EXERCISE TEXT:
To the best of our knowledge, there is no reliable source of information about worldwide incidence of HMGCLD, nevertheless, it seems to be extremely rare. There are only few studies reporting higher frequencies in certain populations such as in Saudi Arabia, Brazil, Portugal and Spain, however, all less than 1/100 000 live births. ^11-13 According to the Uniform Screening Panel, ¹⁴ HMGCLD scored 16th from the top of 84 inherited metabolic disorders reconsidered for implementation into NBS programs in the United States. The low incidence of the disease may limit scientific progress in the development of specific analytical methods useful for timely diagnosis of HMGCLD without the need for confirmation analysis on urine samples.

Using untargeted metabolomic analysis of HMGCLD patient plasma, 3MGC-A and 3H3MG-A were found among the most discriminating metabolites between patient and control group. Subsequent LC-MS/MS analysis of DBS samples from HMGCLD patients and controls was used to determine the physiological concentration range of 3MGC-A (4.1 ± 2.5 μM), 3H3MG-A (1.2 ± 0.2 μM), 3HIV-A (9.5 ± 2.1 μM), and 3HIV-C (1.3 ± 1.0 μM) in blood spots of newborns and show significantly increased pathological levels of these metabolites in HMGCLD patients. It is worth noticing that elevations of proposed diagnostic metabolites in newborn patient 4 (although milder than in the other three symptomatic patients) are approximately one order of magnitude higher than the highest value in controls.

In conclusion, our results provide a tool for expanded NBS of HMGCLD using tandem mass spectrometry. The SRM transition 262/85 could be used in a first-tier NBS analysis to screen for elevated 3HIV-C. In a positive case, a second-tier analysis of 3H3MG-A and 3MGC-A using an LC-MS/MS instrument may confirm the diagnosis. Given the rarity of the diseases a larger study is warranted to prove the practicality of this approach and to develop an optimal screening algorithm for HMGCLD. The methodology used in the article could be repeated for others disorders characterized by the elevated C5OH, leading to more diagnostically precise second tier tests that would facilitate timely diagnosis in the blood spot. Authors are looking for collaboration in this respect.

The authors would like to express their gratitude to Prof Dr Jörn O. Sass for his contribution to this manuscript. The authors confirm independence from the sponsors; the content of the article has not been influenced by the sponsors.

The authors declare no conflicts of interest.

All procedures followed were in accordance with the ethical standards of the responsible committee on human experimentation (institutional and national) and with the Helsinki Declaration of 1975, as revised in 2000. All patient and control samples were pseudonymized in the study. This article does not contain any studies with animal subjects performed by any of the authors.

[Stored data]

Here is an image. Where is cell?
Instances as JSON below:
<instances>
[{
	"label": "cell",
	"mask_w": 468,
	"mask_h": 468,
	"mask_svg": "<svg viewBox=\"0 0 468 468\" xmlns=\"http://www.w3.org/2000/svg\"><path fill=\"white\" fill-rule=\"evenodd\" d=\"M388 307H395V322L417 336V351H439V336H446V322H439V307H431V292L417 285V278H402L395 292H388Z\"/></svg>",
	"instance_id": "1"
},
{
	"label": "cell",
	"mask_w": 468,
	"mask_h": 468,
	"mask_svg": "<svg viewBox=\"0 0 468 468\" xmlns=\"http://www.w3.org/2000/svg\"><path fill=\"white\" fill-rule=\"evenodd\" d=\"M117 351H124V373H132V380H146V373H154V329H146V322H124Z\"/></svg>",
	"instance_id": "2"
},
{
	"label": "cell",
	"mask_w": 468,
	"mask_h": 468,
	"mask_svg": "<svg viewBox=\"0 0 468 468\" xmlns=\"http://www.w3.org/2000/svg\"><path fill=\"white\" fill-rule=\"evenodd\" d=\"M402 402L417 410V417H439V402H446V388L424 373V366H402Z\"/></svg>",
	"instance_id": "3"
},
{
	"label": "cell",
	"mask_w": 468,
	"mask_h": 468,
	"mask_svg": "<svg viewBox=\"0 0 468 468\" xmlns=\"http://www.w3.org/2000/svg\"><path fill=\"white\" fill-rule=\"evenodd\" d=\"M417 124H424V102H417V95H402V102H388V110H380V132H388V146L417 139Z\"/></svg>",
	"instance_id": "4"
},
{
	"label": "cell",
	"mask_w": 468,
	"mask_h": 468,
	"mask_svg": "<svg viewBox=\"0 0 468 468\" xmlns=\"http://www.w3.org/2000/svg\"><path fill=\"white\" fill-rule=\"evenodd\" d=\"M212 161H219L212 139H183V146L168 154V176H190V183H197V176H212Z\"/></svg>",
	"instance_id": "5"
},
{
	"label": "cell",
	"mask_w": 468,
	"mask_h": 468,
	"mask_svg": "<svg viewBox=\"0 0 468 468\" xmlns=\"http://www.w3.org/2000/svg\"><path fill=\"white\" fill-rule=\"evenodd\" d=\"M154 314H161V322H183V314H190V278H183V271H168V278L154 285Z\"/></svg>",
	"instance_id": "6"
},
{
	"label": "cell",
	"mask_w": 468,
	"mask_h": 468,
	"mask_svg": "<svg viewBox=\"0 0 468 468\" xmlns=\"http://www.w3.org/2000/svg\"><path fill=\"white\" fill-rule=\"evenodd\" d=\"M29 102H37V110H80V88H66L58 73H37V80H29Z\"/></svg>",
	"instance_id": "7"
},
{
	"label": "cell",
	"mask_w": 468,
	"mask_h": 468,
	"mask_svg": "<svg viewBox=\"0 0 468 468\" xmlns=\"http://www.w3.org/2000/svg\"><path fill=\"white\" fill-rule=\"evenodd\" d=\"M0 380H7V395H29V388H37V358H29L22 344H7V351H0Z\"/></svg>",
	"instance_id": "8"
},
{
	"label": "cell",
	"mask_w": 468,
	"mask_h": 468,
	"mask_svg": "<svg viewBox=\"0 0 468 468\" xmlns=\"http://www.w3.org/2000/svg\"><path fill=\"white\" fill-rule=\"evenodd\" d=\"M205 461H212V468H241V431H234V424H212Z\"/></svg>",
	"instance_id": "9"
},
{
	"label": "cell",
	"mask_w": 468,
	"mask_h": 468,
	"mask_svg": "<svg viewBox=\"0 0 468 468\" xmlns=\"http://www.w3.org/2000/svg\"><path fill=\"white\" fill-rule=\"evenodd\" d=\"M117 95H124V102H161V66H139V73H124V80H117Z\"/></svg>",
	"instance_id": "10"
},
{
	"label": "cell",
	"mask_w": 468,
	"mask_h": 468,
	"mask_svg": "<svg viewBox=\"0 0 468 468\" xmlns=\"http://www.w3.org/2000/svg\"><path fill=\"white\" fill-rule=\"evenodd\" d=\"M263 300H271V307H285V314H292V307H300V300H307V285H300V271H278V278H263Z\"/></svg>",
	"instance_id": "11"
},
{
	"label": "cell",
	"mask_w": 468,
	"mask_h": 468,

YOUR ASSIGNMENT: From the text on HMGCLD newborn screening, list each metabolite that has a stated physiological concentration range in newborn blood spots, along with that range.

ANSWER BOX:
- 3MGC-A: 4.1 ± 2.5 μM
- 3H3MG-A: 1.2 ± 0.2 μM
- 3HIV-A: 9.5 ± 2.1 μM
- 3HIV-C: 1.3 ± 1.0 μM